NOTE: X does not need to explicitly be a 2D vector; rather, it will be
coerced into one. For an arbitrary n-dimensional tensor
X \in [a_0, a_1, ...,a_{k-1}, a_k, ..., a_{n-1}] where a_i \in N+ and k is
the axis provided, then X will be coerced into a 2-dimensional tensor with
dimensions [a_0 * ... * a_{k-1}, a_k * ... * a_{n-1}]. For the default
case where axis=1, this means the X tensor will be coerced into a 2D tensor
of dimensions [a_0, a_1 * ... * a_{n-1}], where a_0 is often the batch size.
In this situation, we must have a_0 = M and a_1 * ... * a_{n-1} = K.
Lastly, even though b is a 1D vector of size N, it is copied/resized to
be size (M x N) implicitly and added to each vector in the batch.
Each of these dimensions must be matched correctly, or else the operator
will throw errors.
)DOC")
    .Arg(
        "axis",
        "(int32_t) default to 1; describes the axis of the inputs; "
        "defaults to one because the 0th axis most likely describes "
        "the batch_size")
    .Arg(
        "axis_w",
        "(int32_t) default to 1; describes the axis of the weight matrix W; "
        "defaults to one because the 0th axis most likely describes "
        "the batch_size")
    .Arg("float16_compute", "Whether to use float-16 compute kernel")
    .Input(
        0,
        "X",
        "input tensor that's coerced into a 2D matrix of size (MxK) "
        "as described above")
    .Input(
        1,
        "W",
        "A tensor that is coerced into a 2D blob of size (KxN) "
        "containing fully connected weight matrix")
    .Input(2, "b", "1D blob containing bias vector")
    .Output(0, "Y", "2D output tensor")

= = = = =

◆ INSTRUCTIONS TO FOLLOW:
Please print the whole operator documentation above, character for character, with nothing changed.

(Questions about pictured scenes)

= = = = =

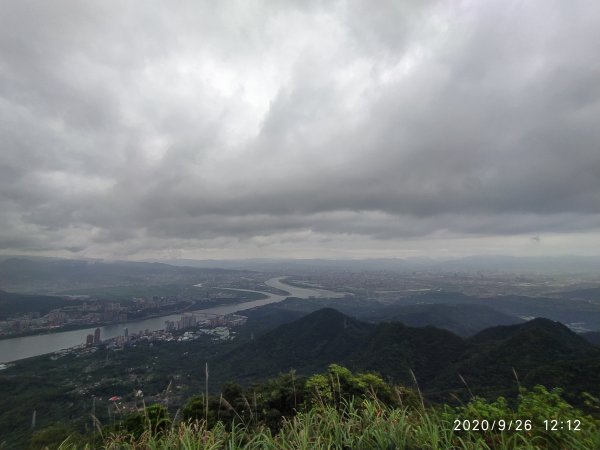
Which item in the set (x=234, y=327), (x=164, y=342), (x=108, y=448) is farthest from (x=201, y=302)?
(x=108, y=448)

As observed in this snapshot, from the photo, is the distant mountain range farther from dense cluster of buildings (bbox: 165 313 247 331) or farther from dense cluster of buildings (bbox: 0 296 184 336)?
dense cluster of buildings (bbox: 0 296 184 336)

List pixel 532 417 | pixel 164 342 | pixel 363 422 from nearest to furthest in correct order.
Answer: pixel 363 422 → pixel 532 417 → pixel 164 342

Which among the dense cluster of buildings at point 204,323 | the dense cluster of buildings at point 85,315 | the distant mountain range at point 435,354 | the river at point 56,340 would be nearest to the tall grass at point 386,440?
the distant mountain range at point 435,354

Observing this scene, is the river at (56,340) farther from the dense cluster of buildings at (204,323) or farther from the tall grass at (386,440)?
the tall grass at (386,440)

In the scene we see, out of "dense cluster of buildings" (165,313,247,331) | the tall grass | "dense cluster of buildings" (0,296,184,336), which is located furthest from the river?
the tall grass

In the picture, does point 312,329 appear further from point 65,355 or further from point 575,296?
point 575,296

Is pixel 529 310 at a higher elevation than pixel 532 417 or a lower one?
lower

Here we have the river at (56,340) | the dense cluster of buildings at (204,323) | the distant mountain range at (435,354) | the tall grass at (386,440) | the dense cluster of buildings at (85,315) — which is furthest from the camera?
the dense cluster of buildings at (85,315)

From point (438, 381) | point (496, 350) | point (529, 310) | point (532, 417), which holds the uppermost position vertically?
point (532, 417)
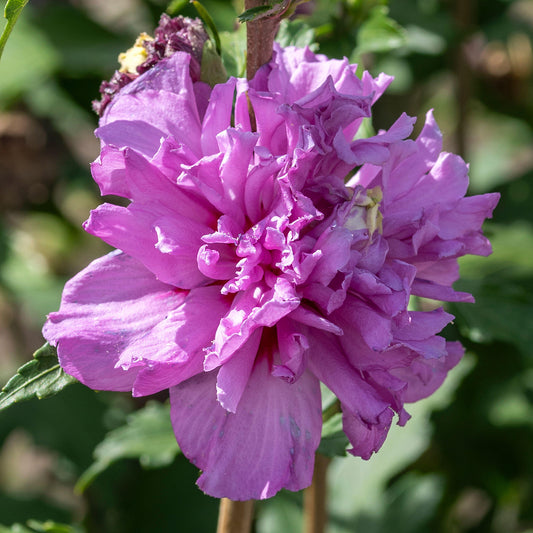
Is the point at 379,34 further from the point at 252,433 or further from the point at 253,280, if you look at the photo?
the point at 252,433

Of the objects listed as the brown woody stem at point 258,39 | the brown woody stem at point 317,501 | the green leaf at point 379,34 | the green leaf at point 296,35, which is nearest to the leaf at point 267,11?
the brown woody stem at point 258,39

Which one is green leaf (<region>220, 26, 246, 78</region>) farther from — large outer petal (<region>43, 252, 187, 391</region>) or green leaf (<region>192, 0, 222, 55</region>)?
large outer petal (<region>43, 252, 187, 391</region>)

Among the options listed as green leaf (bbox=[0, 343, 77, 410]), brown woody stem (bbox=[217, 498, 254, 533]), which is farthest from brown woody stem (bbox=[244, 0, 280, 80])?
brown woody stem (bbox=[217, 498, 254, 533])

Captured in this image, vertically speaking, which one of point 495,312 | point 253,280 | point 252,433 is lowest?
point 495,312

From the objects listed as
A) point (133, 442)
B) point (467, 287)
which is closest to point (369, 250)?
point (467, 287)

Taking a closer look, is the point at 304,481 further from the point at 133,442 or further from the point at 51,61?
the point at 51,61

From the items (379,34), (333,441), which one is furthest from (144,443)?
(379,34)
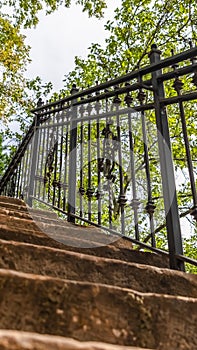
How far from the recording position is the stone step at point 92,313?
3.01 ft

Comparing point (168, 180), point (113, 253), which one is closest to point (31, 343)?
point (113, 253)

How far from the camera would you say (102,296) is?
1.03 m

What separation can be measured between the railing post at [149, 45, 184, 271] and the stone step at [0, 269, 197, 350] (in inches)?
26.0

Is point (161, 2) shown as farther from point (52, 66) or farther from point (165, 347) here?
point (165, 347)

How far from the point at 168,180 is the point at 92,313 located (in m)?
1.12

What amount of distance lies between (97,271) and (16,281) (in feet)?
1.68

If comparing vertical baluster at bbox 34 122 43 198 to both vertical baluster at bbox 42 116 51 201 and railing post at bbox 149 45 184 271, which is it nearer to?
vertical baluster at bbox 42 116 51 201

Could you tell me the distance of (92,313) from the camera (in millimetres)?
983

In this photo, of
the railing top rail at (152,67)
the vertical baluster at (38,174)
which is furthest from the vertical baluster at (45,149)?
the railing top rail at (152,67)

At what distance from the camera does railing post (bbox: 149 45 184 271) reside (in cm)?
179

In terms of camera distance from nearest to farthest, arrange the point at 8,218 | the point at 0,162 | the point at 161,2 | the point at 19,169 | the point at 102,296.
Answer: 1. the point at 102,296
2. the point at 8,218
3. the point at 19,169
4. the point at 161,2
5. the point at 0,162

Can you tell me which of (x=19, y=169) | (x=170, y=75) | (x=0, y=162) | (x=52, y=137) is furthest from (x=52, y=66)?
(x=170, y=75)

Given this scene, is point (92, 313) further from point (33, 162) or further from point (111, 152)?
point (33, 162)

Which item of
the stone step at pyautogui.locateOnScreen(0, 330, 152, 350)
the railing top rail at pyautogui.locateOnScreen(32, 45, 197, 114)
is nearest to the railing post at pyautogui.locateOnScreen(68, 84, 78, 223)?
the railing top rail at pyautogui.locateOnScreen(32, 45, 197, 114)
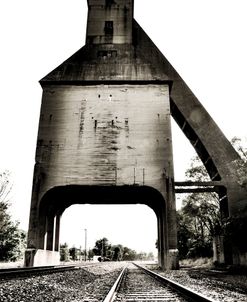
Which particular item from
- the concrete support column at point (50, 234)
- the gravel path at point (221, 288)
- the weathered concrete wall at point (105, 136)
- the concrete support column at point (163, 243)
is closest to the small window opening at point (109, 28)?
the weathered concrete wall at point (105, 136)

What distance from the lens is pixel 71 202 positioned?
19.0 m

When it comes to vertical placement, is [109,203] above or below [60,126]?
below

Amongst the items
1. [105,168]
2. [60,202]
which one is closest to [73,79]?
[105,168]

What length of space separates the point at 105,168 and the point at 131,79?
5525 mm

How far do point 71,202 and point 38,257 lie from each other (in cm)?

= = = = =

◆ COMPLETED EXERCISE:
NOTE: X does not need to explicitly be a 2D vector; rather, it will be
coerced into one. For an arbitrary n-dimensional tensor
X \in [a_0, a_1, ...,a_{k-1}, a_k, ..., a_{n-1}] where a_i \in N+ and k is
the axis provided, then X will be coerced into a 2-dimensional tensor with
dimensions [a_0 * ... * a_{k-1}, a_k * ... * a_{n-1}]. For the default
case where axis=1, this means the X tensor will be coerced into a 2D tensor
of dimensions [a_0, a_1 * ... * a_{n-1}], where a_0 is often the batch size.
In this situation, we must have a_0 = M and a_1 * ... * a_{n-1} = K.
Lastly, even though b is a 1D vector of size N, it is copied/resized to
be size (M x N) implicitly and added to each vector in the batch.
Each of these dimensions must be matched correctly, or else the operator
will throw errors.
)DOC")
    .Arg(
        "axis",
        "(int32_t) default to 1; describes the axis of the inputs; "
        "defaults to one because the 0th axis most likely describes "
        "the batch_size")
    .Arg(
        "axis_w",
        "(int32_t) default to 1; describes the axis of the weight matrix W; "
        "defaults to one because the 0th axis most likely describes "
        "the batch_size")
    .Arg("float16_compute", "Whether to use float-16 compute kernel")
    .Input(
        0,
        "X",
        "input tensor that's coerced into a 2D matrix of size (MxK) "
        "as described above")
    .Input(
        1,
        "W",
        "A tensor that is coerced into a 2D blob of size (KxN) "
        "containing fully connected weight matrix")
    .Input(2, "b", "1D blob containing bias vector")
    .Output(0, "Y", "2D output tensor")